During a departmental meeting in Washington on Wednesday, US Commerce Secretary Wilbur Ross announced that “to implement the president’s G20 summit directive two weeks ago, [the Department of] Commerce will issue licenses where there is no threat to US national security”.
At the same time, Ross confirmed that Huawei remains on the entity list, and that “the announcement does not change the scope of items requiring licenses from the commerce department, nor the presumption of denial".
According to him, the easing of the crackdown on Huawei should be more than just the “transfer [of] revenue from US to foreign firms”.
Ross’ announcement comes a few weeks after US President Donald Trump tweeted about his “great meeting” with Chinese counterpart Xi Jinping on the sidelines of a G20 summit in Osaka, where Trump agreed to allow products which “will not impact our [US] national security” to be sold to Huawei.

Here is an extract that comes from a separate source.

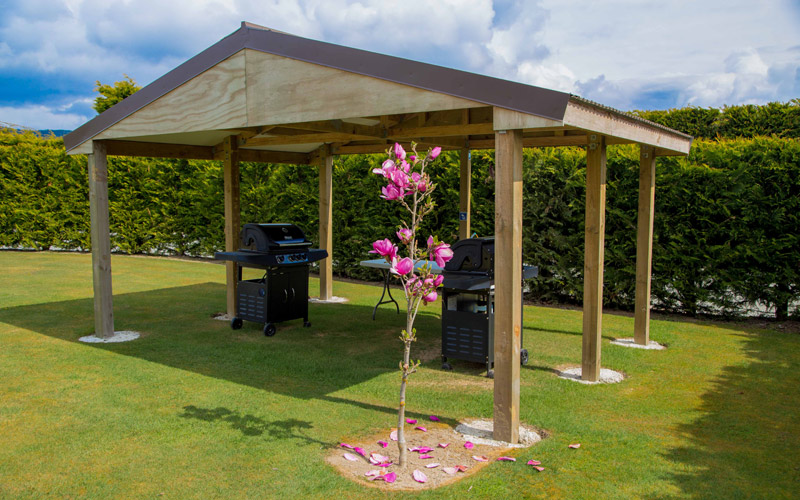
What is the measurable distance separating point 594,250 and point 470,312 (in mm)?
1262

“So if it is not a national security issue, we are allowing them to sell. We are leaving Huawei towards the end. We are going to see what we go with the trade agreement”, Trump added.
Huawei founder and chief executive Ren Zhengfei hailed the decision as something that was “good for American companies”.

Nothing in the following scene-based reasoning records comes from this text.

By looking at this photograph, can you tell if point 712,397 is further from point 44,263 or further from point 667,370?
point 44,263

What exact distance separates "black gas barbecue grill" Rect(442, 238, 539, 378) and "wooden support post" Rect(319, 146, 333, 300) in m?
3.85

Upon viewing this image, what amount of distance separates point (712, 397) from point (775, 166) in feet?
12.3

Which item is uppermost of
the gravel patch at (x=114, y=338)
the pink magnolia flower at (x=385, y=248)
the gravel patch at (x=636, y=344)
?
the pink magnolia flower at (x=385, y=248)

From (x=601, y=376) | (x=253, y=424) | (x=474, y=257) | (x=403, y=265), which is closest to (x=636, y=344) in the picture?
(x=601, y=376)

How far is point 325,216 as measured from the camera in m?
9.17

The Chinese tech giant said in a statement that “Huawei is also willing to continue to buy products from American companies”, adding at the same time that they “don’t see much impact on what we are currently doing”.
“We will still focus on doing our own job right”, the statement pointed out.

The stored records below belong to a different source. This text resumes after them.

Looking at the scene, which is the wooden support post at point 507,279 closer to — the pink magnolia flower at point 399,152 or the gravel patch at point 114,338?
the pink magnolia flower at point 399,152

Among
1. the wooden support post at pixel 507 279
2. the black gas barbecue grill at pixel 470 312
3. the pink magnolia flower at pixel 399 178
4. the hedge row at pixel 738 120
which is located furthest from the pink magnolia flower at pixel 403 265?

White House economic aide Larry Kudlow, however, underscored that Trump’s move to ease the US restriction on Huawei is “not a general amnesty” and that Huawei would remain on the so-called Entity’s List, “where there are serious export controls”.
In May, the US Department of Commerce blacklisted Huawei Technologies and around 70 of its affiliates, in a move that prompted several US corporations, such as Google and Microsoft as well as major semiconductor makers, including Intel, Qualcomm, Xilinx and Broadcom, to follow suit and sever ties with the Chinese tech titan.
Huawei and Beijing have repeatedly denied US intelligence agencies’ accusations that the company allegedly installs “backdoor” access on its gadgets at the behest of the Chinese government in order to help Beijing steal commercial secrets and collect personal data.
The crackdown on Huawei comes amid attempts by Beijing and Washington to resolve a bilateral trade spat following Trump’s decision in June 2018 to slap 25 percent tariffs on $50 billion worth of Chinese goods in a bid to fix the trade deficit. Since then, the two sides have exchanged several rounds of tariffs.